▶ **TRECHO SELECIONADO**:
================
Adaptação de um livro homônimo, O Paciente: O Caso Tancredo Neves, dirigido por Sergio Rezende, acompanha o calvário vivido por Tancredo Neves (Othon Bastos), o primeiro civil a ser eleito presidente do Brasil após duas décadas de ditadura. Em 14 de março de 1985, véspera da posse, ele foi internado às pressas, no Hospital de Base de Brasília, com suspeita de apendicite. O que prometia ser apenas uma rápida cirurgia acabou sendo uma busca desesperada pelo mal que acometia o político. Neste percurso, até a data do óbito, em 21 de abril, pouco mais de um mês depois, o filme desmitifica a ideia de que após a internação o futuro mandatário nunca mais foi o mesmo. Há cenas dele interagindo com a esposa Risoleta (Esther Góes), o neto Aécio Neves (Lucas Drummond), o seu porta-voz Antonio Britto (Emílio Dantas) e outros familiares. Contudo, mais importante do que esta desmitificação é a impressão de que ele queria viver porque tinha um enorme senso de comprometimento com o país.
================
▶ **LISTA DE TAREFAS**:
1. De acordo com o trecho sobre o filme O Paciente, em que hospital Tancredo Neves foi internado na véspera da posse?
2. Dê prosseguimento ao trecho sobre o filme O Paciente a partir da última frase apresentada.

▶ **Dados de raciocínio sobre geometria de cenas**:
================
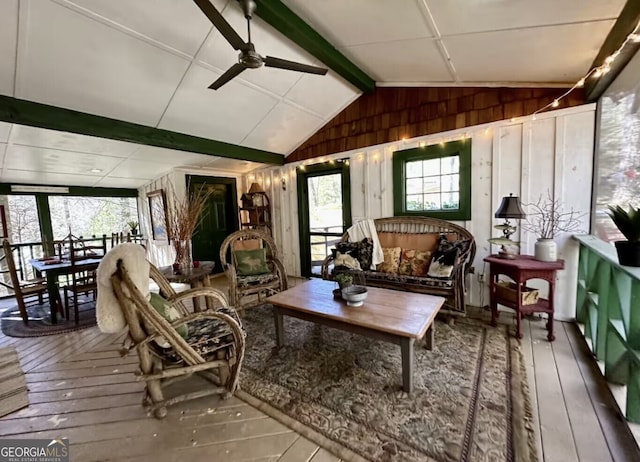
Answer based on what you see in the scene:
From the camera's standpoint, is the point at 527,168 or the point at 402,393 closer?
the point at 402,393

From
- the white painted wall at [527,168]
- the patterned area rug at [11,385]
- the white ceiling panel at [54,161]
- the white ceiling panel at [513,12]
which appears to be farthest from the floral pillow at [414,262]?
the white ceiling panel at [54,161]

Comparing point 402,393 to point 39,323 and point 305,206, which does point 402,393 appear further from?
point 39,323

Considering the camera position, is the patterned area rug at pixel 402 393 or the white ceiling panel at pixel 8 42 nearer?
the patterned area rug at pixel 402 393

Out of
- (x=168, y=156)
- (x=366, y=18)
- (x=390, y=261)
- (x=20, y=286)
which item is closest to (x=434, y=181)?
(x=390, y=261)

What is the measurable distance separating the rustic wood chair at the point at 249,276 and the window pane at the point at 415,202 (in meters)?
2.02

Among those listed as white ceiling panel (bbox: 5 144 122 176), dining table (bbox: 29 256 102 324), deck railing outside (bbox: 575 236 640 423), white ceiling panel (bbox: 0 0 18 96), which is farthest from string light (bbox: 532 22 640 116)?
white ceiling panel (bbox: 5 144 122 176)

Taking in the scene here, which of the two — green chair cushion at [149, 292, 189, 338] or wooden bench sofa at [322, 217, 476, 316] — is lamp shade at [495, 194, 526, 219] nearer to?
wooden bench sofa at [322, 217, 476, 316]

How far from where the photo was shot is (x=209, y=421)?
5.50 feet

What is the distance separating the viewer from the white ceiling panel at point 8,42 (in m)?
1.86

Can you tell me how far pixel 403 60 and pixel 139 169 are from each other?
14.9ft

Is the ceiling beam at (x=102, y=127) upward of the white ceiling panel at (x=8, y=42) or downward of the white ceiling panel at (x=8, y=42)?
downward

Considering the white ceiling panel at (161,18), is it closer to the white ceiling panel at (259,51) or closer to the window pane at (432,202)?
the white ceiling panel at (259,51)

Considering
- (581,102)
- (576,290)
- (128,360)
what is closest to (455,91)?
(581,102)

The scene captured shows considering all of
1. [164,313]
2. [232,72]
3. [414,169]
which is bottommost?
[164,313]
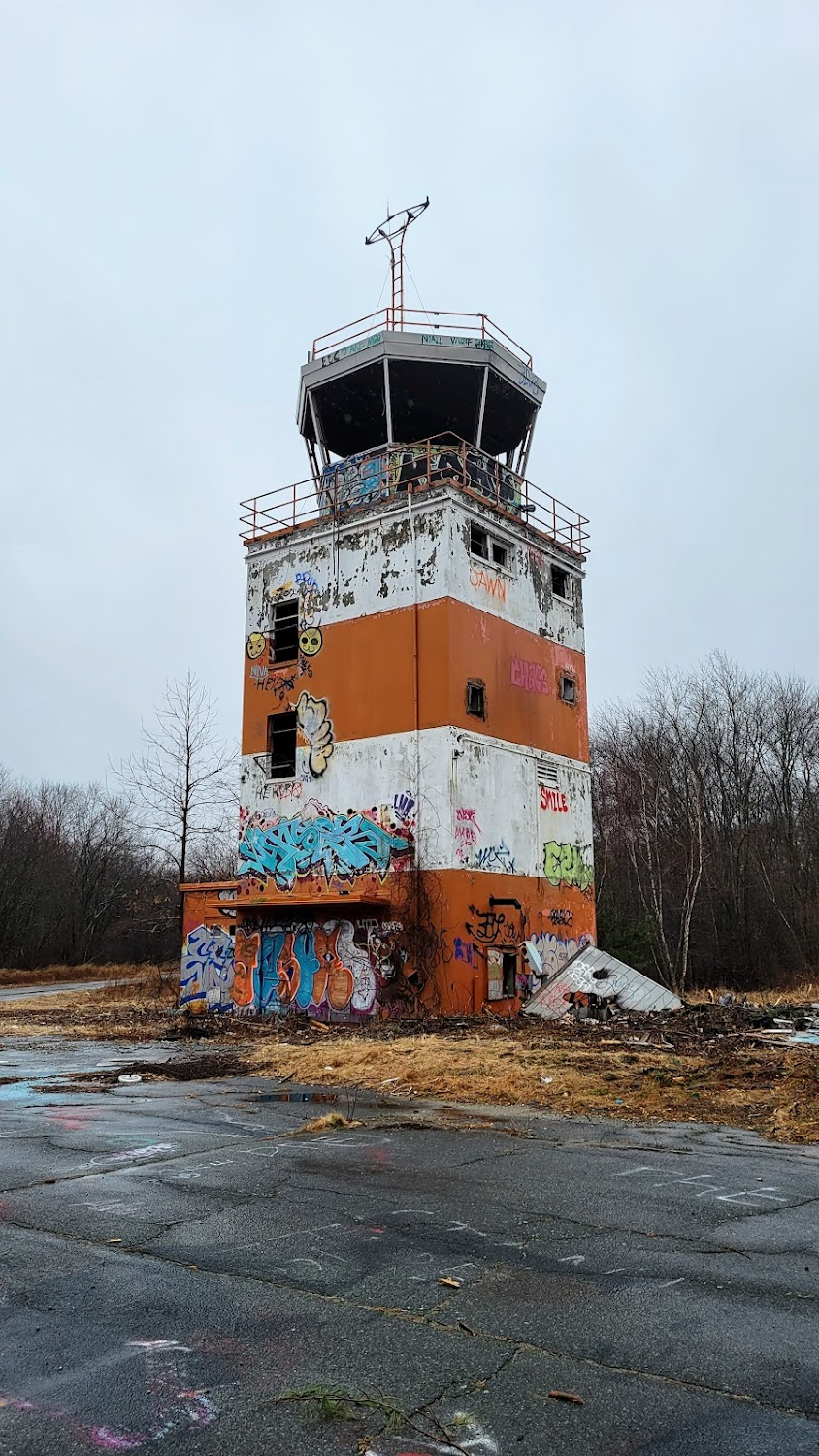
================
▶ **RESPOSTAS**:
1. No Hospital de Base de Brasília.

2.
Concebido como um thriller, o longa-metragem consegue prender a atenção dos espectadores desde as cenas iniciais. Ainda que saibamos o desfecho dele, é quase impossível desgrudar os olhos da telona. A tensão cresce gradativamente até o último frame, graças ao texto afiado de Gustavo Liptzein. O roteirista conseguiu recriar, através de palavras cortantes e diálogos ágeis, o frenesi dos bastidores do poder naquele final de verão e início de outono. Corrobora para esta agilidade o trabalho de edição de Maria Rezende. Filmes históricos que não falem sobre guerras correm o risco de serem monótonos. Fugir desta armadilha é um desafio e é a segunda vez em mais ou menos um ano que isto acontece no nosso cinema. “Real: O Plano por trás da História” possui esta mesma urgência textual e em relação a montagem. Existem semelhanças entre os dois, assim como há com o frenético “Sob Pressão” (2016) que, se não versa sobre História, também constrói sua trama a partir de elementos médicos.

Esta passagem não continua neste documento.